Greece ground to a halt with mass strikes to protest fresh austerity measures.The European Commission said it would take the country to court over inaction in recovering state aid given as illegal tax exemptions.
Mr Morrow said the sharp fall in first half profits from transport and logistics group Toll Holdings had spooked some investors. Toll shares closed down $1.55 or 17.9 per cent, to $7.10.
Big miners fall
Among the major miners BHP Billiton was down 43 cents, or 1.1 per cent, to $40.45 and rival Rio Tinto lost $1.00, or 1.4 per cent, to $69.40.
Gold miners fell as the price of the precious metal weakened. Lihir Gold dropped 11 cents to $2.58 and Newcrest fell $1.51 to $30.75.
OZ Minerals was off 2 cents to $1.03 after it reported a loss of $517.3 million for the 12 months to December 31 but said its sole asset, the Prominent Hill copper and gold mine, was performing strongly.
Banks were mostly weaker.
Commonwealth Bank was down 82 cents, or 1.5 per cent, at $53.18, ANZ was off 27 cents to $22.25, Westpac down 7 cents to $25.69 and Macquarie Group off $1.13 to $45.20.
National Australia Bank bucked the trend to rise 8 cents.
Among the energy producers Origin Energy fell 30 cents to $16.50 after telling the market underlying net profit for its first half rose 28 per cent.
Woodside Petroleum fell 22 cents to $43.10, Oil Search eased 1 cent to $5.28 and Santos was off 26 cents to $13.01.
Media stocks were mixed. News Corp was up 9 cents to $17.71 and its non-voting scrip rose 12 cents to $15.02.
Fairfax lost 0.5 cents to $1.695 and Consolidated Media fell 9 cents to $3.14.
Mixed retail
Major retailers were mixed, with Coles owner Wesfarmers falling 59 cents to $31.16 and rival Woolworths declining 40 cents to $25.45. Myer fell 1 cent to $3.29, David Jones was also off 1 cent at $4.86, but Harvey Norman gained 6 cents to $3.77.
Travel agency group Flight Centre almost doubled its first half net profit but it finished down 39 cents, or 2.1 per cent, at $18.55.

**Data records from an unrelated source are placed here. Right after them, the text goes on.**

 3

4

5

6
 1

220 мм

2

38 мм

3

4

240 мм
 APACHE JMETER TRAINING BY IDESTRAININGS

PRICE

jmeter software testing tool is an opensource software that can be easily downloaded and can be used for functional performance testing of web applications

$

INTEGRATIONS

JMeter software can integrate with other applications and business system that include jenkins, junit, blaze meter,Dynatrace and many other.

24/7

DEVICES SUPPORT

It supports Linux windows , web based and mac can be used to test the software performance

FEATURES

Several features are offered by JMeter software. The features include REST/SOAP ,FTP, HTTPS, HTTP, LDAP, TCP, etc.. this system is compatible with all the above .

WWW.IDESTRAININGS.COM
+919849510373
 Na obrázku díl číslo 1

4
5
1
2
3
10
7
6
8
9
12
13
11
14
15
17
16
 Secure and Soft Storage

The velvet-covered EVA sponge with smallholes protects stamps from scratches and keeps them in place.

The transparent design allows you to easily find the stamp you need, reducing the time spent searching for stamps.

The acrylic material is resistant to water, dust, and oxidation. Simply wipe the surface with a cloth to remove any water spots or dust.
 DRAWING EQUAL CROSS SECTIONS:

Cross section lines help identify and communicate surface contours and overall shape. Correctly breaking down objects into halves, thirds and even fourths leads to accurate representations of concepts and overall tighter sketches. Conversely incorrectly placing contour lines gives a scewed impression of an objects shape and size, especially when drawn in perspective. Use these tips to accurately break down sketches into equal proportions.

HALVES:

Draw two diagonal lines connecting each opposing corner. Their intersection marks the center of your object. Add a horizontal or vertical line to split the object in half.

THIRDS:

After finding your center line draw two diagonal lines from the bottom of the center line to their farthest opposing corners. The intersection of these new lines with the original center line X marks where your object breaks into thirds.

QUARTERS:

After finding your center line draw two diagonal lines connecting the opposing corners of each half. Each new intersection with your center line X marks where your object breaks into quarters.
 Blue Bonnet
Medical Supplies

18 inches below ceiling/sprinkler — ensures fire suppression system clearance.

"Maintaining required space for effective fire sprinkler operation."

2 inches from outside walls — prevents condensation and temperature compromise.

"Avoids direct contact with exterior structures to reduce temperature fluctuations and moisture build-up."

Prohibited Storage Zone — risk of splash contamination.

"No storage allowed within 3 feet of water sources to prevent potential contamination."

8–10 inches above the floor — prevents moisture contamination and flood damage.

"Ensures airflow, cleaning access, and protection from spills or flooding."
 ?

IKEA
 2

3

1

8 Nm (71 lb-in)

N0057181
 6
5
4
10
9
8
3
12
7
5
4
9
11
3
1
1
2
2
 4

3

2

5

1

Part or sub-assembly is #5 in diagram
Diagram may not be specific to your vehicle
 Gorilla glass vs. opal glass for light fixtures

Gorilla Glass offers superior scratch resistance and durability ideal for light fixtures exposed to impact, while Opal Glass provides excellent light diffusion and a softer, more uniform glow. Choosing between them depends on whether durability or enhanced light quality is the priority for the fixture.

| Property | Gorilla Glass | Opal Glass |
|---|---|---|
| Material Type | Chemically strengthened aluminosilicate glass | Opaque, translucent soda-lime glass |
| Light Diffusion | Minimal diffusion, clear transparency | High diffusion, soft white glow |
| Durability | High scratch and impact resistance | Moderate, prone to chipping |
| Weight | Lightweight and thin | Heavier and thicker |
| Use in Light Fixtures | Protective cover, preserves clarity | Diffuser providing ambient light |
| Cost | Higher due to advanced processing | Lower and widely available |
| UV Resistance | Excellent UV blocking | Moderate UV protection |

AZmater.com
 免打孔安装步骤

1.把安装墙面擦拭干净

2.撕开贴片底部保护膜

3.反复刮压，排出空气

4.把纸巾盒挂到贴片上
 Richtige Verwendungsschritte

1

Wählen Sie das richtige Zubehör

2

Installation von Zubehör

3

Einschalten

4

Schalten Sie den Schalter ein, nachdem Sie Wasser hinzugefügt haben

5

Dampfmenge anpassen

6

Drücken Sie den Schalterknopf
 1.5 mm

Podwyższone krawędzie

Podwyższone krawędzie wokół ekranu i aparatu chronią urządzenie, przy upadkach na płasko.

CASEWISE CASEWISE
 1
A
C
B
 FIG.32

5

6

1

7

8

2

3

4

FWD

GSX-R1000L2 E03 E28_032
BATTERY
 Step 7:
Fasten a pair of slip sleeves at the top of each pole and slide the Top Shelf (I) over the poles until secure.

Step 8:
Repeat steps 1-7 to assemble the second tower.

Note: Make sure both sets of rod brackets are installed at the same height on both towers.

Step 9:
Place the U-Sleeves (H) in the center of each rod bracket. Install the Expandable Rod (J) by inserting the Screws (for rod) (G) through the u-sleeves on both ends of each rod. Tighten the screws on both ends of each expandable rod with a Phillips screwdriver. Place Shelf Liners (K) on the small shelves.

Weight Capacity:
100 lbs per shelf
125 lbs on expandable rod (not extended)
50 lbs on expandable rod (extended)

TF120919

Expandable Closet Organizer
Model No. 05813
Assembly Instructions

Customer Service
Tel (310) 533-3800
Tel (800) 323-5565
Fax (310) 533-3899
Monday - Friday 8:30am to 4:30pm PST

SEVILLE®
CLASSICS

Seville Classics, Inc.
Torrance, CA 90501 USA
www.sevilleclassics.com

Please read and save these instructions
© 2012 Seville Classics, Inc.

Despite the broader market downturn, Insurance Australia Group rose 3 cents to $3.98, after it managed to turn around its fortunes and post a first half profit jump.
The top-traded stock by volume was Acclaim Exploration, with 542.74 million shares worth $10.71 million changing hands. Its shares were up 0.8 cents, or 66.7 per cent, at 2.0 cents.
Preliminary national turnover was 2.88 billion shares worth $5.92 billion, with 378 stocks up, 687 down and 338 unchanged.
End of season
Tomorrow is the last big day of this earnings season, with ANZ giving a trading update, while Harvey Norman and Woolworths will provide first-half results.
“We’ve had the bulk of our reporting season which has been generally in line with expectations or better,” said Wilson HTM Investment head of private wealth management Derek Growns. “Now it’s the old story of ‘The news is built into the shareprices’.”
“We’ll suffer from lack of local news as we always do after reporting seasons and on a day-to-day basis we will really be tied to the offshore news,” he said.